Extracted data entries:
-*-

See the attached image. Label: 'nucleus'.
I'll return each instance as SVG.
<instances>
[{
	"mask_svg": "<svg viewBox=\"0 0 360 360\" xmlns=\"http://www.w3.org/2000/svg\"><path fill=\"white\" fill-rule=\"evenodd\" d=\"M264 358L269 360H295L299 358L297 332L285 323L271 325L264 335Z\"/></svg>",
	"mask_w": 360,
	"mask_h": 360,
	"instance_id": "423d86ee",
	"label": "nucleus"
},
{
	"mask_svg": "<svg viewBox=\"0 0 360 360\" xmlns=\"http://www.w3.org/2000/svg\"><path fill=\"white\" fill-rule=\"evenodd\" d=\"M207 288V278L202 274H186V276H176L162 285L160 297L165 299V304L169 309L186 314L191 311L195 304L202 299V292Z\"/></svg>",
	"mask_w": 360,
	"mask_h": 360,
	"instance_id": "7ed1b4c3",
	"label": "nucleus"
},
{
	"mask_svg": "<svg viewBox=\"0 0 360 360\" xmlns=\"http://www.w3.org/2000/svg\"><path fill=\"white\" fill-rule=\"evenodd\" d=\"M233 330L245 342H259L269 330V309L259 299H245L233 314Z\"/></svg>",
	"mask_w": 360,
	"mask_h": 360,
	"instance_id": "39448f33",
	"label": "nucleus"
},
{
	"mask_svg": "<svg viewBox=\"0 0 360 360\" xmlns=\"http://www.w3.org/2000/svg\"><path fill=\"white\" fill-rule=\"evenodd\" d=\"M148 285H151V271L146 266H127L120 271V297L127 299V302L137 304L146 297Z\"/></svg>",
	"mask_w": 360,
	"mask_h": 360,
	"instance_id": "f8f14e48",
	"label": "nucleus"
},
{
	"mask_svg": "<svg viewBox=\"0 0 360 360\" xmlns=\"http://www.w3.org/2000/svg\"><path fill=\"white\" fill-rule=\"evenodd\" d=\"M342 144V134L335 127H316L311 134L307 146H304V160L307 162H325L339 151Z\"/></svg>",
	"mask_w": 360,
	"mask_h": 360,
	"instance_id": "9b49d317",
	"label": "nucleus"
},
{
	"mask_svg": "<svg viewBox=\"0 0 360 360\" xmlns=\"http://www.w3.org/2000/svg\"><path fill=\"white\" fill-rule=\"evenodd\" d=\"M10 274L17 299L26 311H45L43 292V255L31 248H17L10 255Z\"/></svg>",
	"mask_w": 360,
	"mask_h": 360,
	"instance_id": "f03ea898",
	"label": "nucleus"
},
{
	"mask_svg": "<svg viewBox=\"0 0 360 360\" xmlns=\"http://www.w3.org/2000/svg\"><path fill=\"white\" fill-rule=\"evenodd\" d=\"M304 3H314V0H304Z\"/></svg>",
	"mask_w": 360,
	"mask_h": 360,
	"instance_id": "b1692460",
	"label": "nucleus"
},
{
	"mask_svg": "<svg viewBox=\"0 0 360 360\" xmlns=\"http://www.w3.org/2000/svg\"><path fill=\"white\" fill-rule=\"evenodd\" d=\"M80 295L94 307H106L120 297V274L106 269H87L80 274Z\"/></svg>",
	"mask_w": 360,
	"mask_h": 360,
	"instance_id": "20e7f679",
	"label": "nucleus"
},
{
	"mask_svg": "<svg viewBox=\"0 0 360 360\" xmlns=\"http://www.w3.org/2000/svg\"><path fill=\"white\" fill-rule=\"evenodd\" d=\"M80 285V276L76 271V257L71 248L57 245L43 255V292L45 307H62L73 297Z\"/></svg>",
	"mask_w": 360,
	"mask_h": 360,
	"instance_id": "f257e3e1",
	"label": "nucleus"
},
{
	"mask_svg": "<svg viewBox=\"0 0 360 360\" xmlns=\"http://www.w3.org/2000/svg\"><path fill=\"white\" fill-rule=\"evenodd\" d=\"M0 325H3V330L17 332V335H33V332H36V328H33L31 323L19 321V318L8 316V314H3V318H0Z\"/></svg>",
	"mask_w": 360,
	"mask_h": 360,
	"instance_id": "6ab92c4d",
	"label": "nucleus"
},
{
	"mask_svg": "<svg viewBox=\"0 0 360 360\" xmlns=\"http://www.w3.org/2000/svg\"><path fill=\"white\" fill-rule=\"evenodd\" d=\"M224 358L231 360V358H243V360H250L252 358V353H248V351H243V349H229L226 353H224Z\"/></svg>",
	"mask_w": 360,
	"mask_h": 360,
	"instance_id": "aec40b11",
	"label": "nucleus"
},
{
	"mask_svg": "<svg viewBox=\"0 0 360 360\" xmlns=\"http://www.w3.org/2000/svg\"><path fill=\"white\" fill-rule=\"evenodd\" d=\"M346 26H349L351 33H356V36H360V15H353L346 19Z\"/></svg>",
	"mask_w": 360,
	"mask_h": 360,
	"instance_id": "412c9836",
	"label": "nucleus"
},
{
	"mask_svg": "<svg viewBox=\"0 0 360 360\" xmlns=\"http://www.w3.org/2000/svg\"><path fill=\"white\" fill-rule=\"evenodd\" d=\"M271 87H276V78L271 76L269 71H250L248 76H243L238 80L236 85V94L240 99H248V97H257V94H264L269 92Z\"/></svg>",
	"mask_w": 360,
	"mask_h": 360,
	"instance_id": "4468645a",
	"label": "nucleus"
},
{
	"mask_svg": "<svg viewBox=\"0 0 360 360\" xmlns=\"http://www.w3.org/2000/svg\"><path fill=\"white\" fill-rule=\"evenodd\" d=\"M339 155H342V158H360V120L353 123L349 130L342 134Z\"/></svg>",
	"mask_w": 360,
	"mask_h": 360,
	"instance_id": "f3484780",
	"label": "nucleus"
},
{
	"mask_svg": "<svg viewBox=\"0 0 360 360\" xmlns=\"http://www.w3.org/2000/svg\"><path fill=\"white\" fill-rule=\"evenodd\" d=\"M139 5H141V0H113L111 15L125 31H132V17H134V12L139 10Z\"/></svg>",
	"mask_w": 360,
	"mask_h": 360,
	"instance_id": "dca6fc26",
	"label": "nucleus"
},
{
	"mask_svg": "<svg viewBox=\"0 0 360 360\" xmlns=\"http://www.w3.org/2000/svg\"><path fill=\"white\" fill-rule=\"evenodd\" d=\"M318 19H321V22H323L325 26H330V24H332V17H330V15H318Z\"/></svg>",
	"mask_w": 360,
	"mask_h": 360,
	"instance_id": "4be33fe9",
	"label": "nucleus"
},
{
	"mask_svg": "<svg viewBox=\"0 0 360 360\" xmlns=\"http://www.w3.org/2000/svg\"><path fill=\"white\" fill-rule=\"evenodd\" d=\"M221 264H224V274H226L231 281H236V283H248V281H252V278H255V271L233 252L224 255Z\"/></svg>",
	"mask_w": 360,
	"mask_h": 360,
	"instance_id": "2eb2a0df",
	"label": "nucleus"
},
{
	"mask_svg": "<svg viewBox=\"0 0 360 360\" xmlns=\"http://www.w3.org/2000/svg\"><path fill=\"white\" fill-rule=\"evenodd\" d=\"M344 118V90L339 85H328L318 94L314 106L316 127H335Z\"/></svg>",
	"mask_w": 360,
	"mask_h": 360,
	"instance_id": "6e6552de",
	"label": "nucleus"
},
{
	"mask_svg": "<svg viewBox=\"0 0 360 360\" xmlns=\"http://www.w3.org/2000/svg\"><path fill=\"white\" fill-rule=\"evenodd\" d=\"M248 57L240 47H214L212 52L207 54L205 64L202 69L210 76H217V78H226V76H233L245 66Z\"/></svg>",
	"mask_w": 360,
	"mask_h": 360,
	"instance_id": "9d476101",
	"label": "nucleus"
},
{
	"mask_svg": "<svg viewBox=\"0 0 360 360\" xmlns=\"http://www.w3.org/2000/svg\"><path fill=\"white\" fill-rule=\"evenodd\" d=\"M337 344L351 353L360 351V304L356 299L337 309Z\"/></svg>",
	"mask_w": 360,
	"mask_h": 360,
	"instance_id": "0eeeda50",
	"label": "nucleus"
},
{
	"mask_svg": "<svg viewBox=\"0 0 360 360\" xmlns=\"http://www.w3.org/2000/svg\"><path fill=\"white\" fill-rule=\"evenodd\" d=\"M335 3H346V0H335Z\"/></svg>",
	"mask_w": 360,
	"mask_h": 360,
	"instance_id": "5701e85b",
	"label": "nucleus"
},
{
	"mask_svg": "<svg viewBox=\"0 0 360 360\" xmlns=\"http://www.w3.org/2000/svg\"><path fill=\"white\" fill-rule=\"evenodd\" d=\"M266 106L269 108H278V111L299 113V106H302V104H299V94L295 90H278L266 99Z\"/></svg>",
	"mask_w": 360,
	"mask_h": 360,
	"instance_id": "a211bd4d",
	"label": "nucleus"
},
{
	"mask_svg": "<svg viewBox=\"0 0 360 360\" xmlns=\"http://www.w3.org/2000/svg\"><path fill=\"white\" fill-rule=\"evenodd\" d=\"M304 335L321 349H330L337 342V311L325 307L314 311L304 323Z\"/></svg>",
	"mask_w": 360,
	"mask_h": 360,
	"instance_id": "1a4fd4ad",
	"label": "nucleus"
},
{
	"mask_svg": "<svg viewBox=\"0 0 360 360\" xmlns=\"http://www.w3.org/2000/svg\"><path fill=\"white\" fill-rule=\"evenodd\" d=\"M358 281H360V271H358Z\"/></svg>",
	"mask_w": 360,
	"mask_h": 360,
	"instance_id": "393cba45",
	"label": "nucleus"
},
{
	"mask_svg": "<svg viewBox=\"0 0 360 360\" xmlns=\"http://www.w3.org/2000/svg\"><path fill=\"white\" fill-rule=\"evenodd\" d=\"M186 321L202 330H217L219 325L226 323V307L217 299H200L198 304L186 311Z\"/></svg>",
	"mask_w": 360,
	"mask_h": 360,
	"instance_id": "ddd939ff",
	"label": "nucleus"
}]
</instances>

-*-

▶ [YOUR OBJECTIVE]:
Convert the lines of the material, starting at its first line and ending at the line that contains "358L269 360H295L299 358L297", into a Markdown table with the columns "Row" and "Text". Number the rows in order and leave out any blank lines.

▶ [WRITTEN SOLUTION]:
| Row | Text |
|---|---|
| 1 | See the attached image. Label: 'nucleus'. |
| 2 | I'll return each instance as SVG. |
| 3 | <instances> |
| 4 | [{ |
| 5 | 	"mask_svg": "<svg viewBox=\"0 0 360 360\" xmlns=\"http://www.w3.org/2000/svg\"><path fill=\"white\" fill-rule=\"evenodd\" d=\"M264 358L269 360H295L299 358L297 332L285 323L271 325L264 335Z\"/></svg>", |